_TO DO_
Retype the part of the speech below that starts at the words "I am not one" and ends after the words "public transport network.". Keep every word and punctuation mark unchanged.

_TEXT FOR ANALYSIS_

Content starts

Brothers, sisters, sons and daughters. I stand before you today on my feet. My feet, hewed in the very fires of toil, and sculpted by Clarks. Feet which have survived the cold, hard nights of the last five years of our cold, separatist regime. Feet for whom the time has come to say ‘enough is enough’.
In towns and cities across our nation, a spectre haunts us all. A spectre draining us of our vitality, stripping us of our humanity, forcing us to cease our happy talky talky happy talk. Talk about things you’d like to do. In their tens of thousands, the people have spoken – to me, to you, to me, to you. Speaking with one voice. And they are saying: ‘remove these Chanel-clad gazillionaires from our corpy buses’.
I am not one to shirk the tough decisions. I have agonised night after night on the path we must take. And I have come to one conclusion – when Strictly comes back on, I’m ditching the X-Factor. And in the same way Tulisa’s bon mots will never grace my screen again, the hordes of cat-petting megalomaniacal Bond villians filling up top decks around our nation must be banished from our public transport network.
But I won’t stop there. Why should ill folk get their treatment for free? When I look at the shambles the sinister, secretive, and Solero-loving separatist SNP Scottish Scovernment has created in our National Health Service – with thousands of people forced by Salmond’s seditionist junta to collect life-saving medications, paid for through taxation and National Insurance – I am reminded of the timeless words of my political hero: “I am, the one and only. Nobody I’d rather be.”
And we must take the debate on our region’s constitution to the Scottish Nose Pickers as well. For too long, we have been silent on reforming the Union, apart from that Calman Commission we set up a few years back, and the other stuff we transferred in 2005. And that time Wendy decided she wanted an independence referendum within a week. And the Act resulting from the Calman Commission with the powers that won’t come into effect for a few years anyway. But the time for silence is over. I am today announcing a Commission on Things We Would Like To Appear As If We’re Thinking About, But Are Actually Doing No Such Thing. CTWWLTAAIFWTABAADNST will have wide-ranging powers, and a remit to examine behind my couch for the ten-bob bit I lost the other week. It will be a powerhouse of dynamic dynamism, a collossus of challenge, a Peter Kay of panaceas, rising above narrow partisan interest, opting instead for a nice Gorgonzola.
CTWWLTAAIFWTABAADNST will require the best minds at its head. That is why, despite my numerous responsibilities elsewhere, I shall lead the Commission from the start. I shall do so with little prejudice, and precious few facts. In my quest, I shall be ably assisted by modern thinkers, like The Fonz and Billy the Fish.
CTWWLTAAIFWTABAADNST – or the Mackie Commission – will be the choice of a new generation. The choice of an old generation. And the choice of regeneration, like when Doctor Who carks it. It will propose the changes our country – Scotland – so urgently requires.
And it will do so in 2 years time. Maybe 3. We’ll see how it goes.

Content ends

_EXTRACTED MATERIAL_

Content starts

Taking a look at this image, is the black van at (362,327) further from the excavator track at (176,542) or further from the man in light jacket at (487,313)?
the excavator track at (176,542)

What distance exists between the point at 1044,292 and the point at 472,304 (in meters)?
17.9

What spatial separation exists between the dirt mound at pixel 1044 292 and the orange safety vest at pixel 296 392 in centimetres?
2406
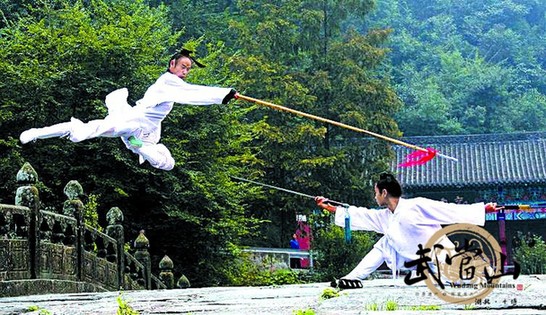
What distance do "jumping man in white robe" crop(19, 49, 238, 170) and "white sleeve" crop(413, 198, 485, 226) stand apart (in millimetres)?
2263

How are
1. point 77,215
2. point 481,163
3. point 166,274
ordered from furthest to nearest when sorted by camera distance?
point 481,163 → point 166,274 → point 77,215

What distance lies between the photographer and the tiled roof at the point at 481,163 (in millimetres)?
39719

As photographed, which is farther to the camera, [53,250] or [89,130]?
[53,250]

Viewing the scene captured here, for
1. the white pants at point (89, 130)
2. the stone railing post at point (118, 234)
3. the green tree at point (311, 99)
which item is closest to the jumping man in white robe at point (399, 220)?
the white pants at point (89, 130)

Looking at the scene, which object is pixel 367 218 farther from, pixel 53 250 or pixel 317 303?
pixel 53 250

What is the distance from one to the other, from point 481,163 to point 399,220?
3198 centimetres

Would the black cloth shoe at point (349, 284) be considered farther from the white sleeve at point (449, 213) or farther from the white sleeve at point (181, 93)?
the white sleeve at point (181, 93)

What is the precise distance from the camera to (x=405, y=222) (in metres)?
9.77

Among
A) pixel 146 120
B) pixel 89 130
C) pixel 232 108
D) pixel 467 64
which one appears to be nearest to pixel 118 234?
pixel 146 120

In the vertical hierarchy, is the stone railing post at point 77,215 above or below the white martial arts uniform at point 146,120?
below

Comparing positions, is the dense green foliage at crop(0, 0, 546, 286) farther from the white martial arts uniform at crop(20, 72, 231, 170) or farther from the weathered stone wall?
the white martial arts uniform at crop(20, 72, 231, 170)

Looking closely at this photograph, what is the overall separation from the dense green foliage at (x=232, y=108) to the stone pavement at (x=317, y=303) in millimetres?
10662

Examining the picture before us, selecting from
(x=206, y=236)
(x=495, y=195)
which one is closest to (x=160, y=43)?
(x=206, y=236)

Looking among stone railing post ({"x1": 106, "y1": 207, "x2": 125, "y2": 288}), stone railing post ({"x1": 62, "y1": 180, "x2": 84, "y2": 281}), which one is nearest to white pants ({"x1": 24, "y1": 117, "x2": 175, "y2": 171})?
stone railing post ({"x1": 62, "y1": 180, "x2": 84, "y2": 281})
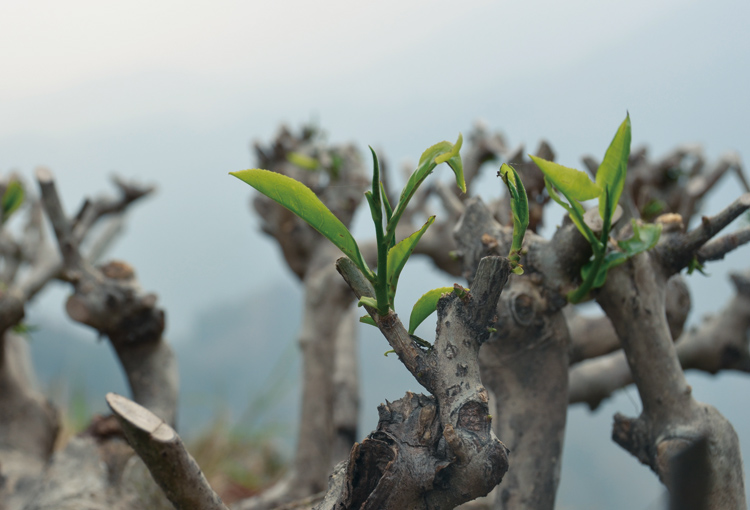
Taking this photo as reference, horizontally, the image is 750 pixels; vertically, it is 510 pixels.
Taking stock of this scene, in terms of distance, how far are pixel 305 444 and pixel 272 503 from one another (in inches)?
7.9

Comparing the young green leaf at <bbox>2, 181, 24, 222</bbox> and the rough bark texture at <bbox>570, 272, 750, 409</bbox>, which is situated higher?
the rough bark texture at <bbox>570, 272, 750, 409</bbox>

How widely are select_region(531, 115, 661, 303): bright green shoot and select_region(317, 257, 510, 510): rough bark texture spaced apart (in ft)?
0.59

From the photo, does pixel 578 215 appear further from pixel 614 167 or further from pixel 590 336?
pixel 590 336

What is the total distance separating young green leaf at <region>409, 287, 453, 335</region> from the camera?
2.01 feet

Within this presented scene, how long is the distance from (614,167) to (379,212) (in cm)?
35

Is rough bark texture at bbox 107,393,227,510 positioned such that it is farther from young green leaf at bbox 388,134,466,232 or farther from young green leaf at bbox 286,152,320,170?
young green leaf at bbox 286,152,320,170

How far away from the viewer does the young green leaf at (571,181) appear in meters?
0.68

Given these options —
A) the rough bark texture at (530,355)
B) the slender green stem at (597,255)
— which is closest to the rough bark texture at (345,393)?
the rough bark texture at (530,355)

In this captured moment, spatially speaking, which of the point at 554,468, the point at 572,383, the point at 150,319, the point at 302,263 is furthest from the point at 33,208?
the point at 554,468

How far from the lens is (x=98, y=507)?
3.60 ft

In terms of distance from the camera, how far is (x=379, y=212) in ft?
1.73

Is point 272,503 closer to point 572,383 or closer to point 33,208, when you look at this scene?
point 572,383

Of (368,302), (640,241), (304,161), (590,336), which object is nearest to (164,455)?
(368,302)

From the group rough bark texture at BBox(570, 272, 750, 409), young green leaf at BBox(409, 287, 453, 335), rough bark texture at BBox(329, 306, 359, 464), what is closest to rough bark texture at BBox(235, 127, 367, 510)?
rough bark texture at BBox(329, 306, 359, 464)
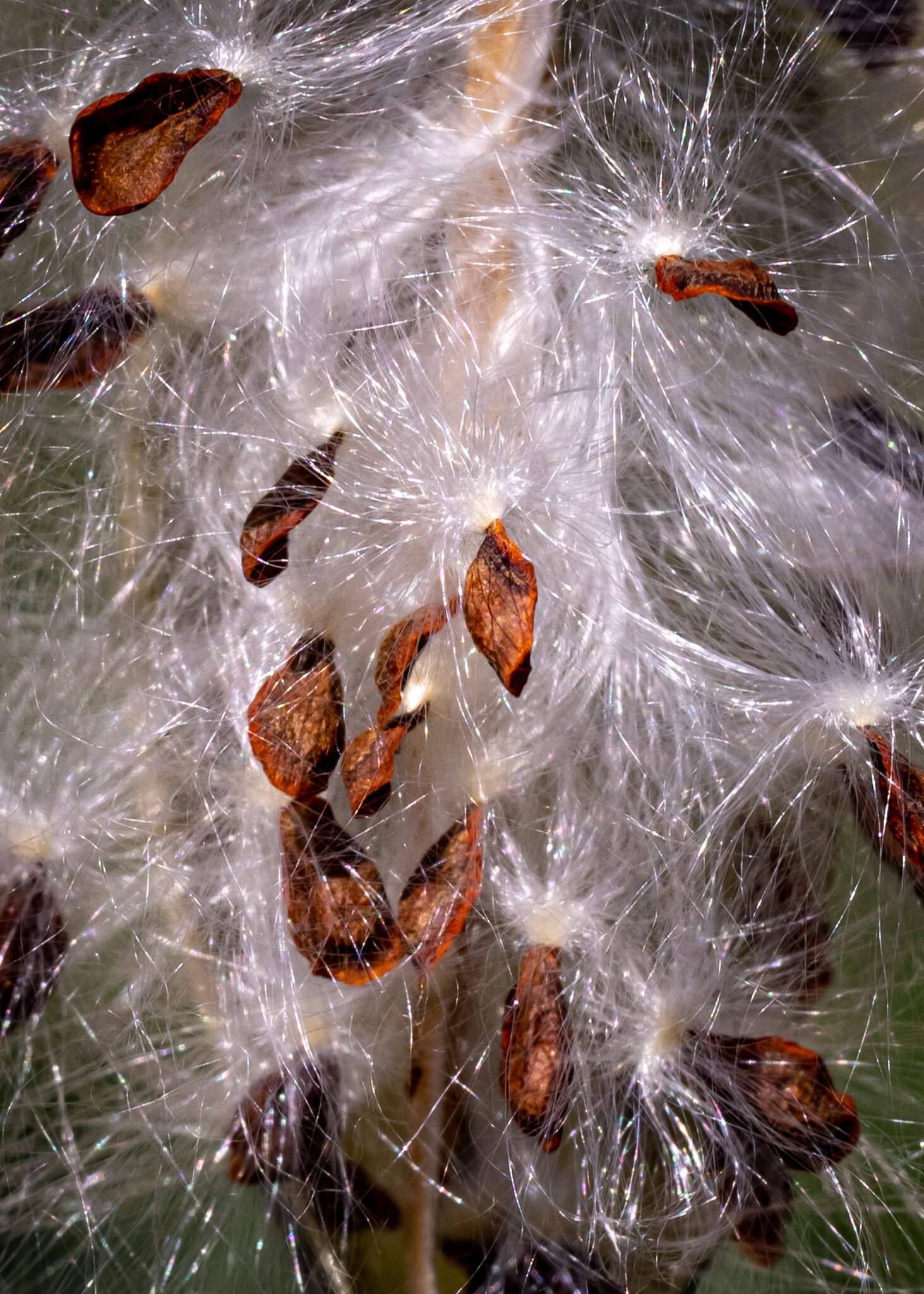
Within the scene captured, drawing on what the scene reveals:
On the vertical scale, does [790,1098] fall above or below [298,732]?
below

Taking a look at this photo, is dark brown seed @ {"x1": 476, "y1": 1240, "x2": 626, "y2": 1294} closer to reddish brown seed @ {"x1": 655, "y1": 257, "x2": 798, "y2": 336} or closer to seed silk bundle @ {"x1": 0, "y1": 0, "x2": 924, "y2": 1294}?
seed silk bundle @ {"x1": 0, "y1": 0, "x2": 924, "y2": 1294}

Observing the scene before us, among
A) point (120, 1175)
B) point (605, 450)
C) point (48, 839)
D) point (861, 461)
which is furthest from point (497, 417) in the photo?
point (120, 1175)

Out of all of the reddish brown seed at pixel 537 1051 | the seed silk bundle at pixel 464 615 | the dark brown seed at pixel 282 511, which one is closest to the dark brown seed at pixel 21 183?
the seed silk bundle at pixel 464 615

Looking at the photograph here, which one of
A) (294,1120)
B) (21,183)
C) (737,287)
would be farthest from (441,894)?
(21,183)

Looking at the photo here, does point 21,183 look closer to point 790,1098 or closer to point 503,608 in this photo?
point 503,608

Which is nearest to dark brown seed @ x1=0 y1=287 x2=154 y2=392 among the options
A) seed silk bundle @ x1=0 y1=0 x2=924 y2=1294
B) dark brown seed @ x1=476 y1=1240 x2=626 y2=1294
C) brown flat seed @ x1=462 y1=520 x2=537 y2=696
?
seed silk bundle @ x1=0 y1=0 x2=924 y2=1294

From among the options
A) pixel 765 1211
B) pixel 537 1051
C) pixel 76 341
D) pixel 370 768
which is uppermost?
pixel 76 341
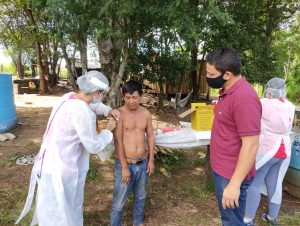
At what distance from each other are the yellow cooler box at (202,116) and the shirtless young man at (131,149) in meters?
0.86

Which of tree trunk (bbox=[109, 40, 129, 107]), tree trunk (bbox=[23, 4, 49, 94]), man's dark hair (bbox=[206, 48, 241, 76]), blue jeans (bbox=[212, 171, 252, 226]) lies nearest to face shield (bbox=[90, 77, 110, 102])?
man's dark hair (bbox=[206, 48, 241, 76])

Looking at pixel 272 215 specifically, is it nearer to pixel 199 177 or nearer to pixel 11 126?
pixel 199 177

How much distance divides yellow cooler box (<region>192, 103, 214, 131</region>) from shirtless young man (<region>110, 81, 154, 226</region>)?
0.86 m

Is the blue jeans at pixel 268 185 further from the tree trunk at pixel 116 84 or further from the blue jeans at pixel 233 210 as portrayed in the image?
the tree trunk at pixel 116 84

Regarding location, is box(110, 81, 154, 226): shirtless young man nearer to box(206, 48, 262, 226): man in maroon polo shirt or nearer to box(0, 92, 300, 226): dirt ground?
box(0, 92, 300, 226): dirt ground

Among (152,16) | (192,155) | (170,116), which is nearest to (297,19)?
(170,116)

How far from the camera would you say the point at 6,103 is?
295 inches

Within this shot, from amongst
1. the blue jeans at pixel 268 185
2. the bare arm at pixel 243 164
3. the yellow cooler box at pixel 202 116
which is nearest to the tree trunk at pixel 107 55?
the yellow cooler box at pixel 202 116

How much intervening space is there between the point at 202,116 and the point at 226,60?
6.01 ft

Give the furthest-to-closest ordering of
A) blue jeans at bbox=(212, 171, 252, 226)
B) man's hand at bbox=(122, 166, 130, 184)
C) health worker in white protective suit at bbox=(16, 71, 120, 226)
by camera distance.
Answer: man's hand at bbox=(122, 166, 130, 184) → health worker in white protective suit at bbox=(16, 71, 120, 226) → blue jeans at bbox=(212, 171, 252, 226)

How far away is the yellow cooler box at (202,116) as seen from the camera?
3.86 m

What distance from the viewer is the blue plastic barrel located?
7.34 m

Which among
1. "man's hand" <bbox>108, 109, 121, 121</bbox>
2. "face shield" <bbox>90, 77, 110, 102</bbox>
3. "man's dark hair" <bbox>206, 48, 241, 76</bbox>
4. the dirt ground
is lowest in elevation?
the dirt ground

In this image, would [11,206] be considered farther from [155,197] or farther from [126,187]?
[155,197]
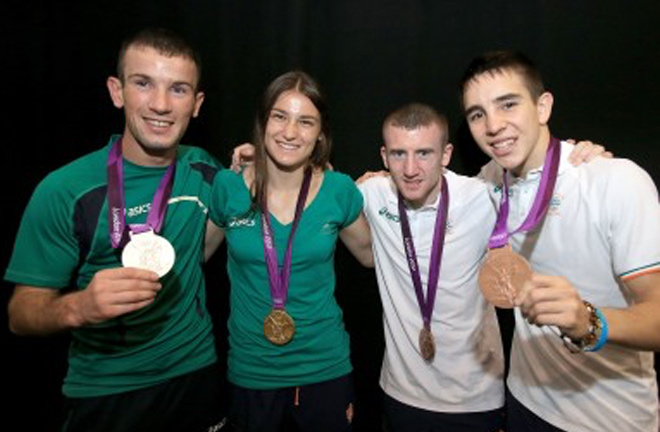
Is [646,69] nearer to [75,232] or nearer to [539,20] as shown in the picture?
[539,20]

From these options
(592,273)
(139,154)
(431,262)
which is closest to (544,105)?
(592,273)

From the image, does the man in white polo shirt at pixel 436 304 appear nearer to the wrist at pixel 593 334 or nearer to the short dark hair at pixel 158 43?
the wrist at pixel 593 334

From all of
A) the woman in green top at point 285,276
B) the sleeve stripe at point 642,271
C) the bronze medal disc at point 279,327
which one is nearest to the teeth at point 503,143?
the sleeve stripe at point 642,271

Content ends

_YOUR SOLUTION_
I am not one to shirk the tough decisions. I have agonised night after night on the path we must take. And I have come to one conclusion – when Strictly comes back on, I’m ditching the X-Factor. And in the same way Tulisa’s bon mots will never grace my screen again, the hordes of cat-petting megalomaniacal Bond villians filling up top decks around our nation must be banished from our public transport network.